= Àlex Rigola =

Spanish theatre director (born 1969)

Àlex Rigola (born in Barcelona, 28 November 1969) is a Spanish theatre director. He has directed the Teatre Lliure in Barcelona since March 2003 as well as the theatre section of the Venice Biennale.

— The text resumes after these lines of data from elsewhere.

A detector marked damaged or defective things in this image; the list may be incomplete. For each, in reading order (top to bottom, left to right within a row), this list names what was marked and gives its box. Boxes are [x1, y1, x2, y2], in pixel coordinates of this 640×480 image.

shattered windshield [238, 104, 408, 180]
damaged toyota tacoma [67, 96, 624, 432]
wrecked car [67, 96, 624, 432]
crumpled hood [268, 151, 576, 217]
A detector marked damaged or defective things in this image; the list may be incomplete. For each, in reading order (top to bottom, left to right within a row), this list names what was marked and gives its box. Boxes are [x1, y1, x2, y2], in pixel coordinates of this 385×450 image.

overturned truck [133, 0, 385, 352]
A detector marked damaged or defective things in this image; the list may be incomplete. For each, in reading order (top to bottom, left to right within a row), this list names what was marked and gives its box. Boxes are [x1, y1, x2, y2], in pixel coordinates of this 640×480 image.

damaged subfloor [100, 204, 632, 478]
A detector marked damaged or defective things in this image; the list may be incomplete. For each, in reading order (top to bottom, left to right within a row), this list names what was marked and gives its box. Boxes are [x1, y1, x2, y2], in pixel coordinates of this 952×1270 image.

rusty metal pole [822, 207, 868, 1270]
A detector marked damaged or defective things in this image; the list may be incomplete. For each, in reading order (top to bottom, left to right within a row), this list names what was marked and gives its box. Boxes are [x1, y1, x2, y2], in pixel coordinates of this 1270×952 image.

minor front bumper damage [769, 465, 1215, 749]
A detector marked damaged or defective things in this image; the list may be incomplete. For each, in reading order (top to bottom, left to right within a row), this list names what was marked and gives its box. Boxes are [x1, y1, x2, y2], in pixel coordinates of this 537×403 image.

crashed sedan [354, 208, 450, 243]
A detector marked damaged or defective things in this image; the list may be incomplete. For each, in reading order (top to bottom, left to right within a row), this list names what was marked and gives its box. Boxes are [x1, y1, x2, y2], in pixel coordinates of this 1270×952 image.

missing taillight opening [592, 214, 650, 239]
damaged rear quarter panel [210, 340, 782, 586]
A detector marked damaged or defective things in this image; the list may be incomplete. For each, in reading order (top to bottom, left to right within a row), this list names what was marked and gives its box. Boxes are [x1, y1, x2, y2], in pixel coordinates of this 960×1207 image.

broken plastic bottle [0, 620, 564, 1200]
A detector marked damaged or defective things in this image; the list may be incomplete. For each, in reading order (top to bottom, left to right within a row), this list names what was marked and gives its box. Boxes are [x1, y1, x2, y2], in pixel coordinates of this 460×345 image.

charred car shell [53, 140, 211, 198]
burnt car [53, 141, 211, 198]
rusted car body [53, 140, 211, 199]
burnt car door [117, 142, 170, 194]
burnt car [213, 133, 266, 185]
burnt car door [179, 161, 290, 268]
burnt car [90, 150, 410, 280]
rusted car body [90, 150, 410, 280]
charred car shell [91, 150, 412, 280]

He holds a directing degree from the Escola Superior d'Art Dramàtic (Institut del Teatre) of Barcelona.

He has directed and adapted:

- Cat on a Hot Tin Roof, by Tennessee Williams (2010)
- Frost-Nixon, by Peter Morgan (2009)
- Better Days, by Richard Dresser (2009), in the Teatro de La Abadía (Madrid, Spain)
- El buñuelo de Hamlet, by Luis Buñuel y Àlex Rigola (2008)
- Rock'n roll, by Tom Stoppard (2008)
- 2666, by Roberto Bolaño (2007)
- Long Day's Journey into Night, by Eugene O'Neill (2005)
- Arbusht, by Paco Zarzoso (2006)
- European House, by Alex Rigola (2005)
- Richard III, by William Shakespeare (2005)
- Saint Joan of the Stockyards, by Bertolt Brecht (2004)
- Glengarry Glen Ross, by David Mamet (2003)
- Julius Caesar, by William Shakespeare(2003)
- Ubu Roi, by Alfred Jarry (2002), in the Teatro by La Abadía
- Woyzeck, by Georg Büchner (2001)
- Suzuki I i II, by Alexei Xipenko (2001)
- The Goldberg Variations, by George Tabori (2000)
- Titus Andronicus by William Shakespeare (2000)
- Bellow the Belt, by Richard Dresser (2000)
- The Water Engine, by David Mamet (1999)
- The Trojan Women, by Euripides (1998)
- Kafka: El Procés, by Franz Kafka (1997)
- Camí by Wolokolamsk (I), by Heiner Müller (1996)

He was assistant director to Joan Ollé on:
- Roberto Zucco, by Bernard-Marie Koltès
- Por los pueblos, by Peter Handke
- Así que pasen cinco años, by Federico García Lorca

He also directed El cancionero by palacio (2003) and Cançons d'amor i droga (2003) with various texts by Pepe Sales sung by Albert Pla and Judith Farrés. His first production in the Gran Teatre del Liceu in Barcelona was the Richard Wagner opera The Flying Dutchman (2007).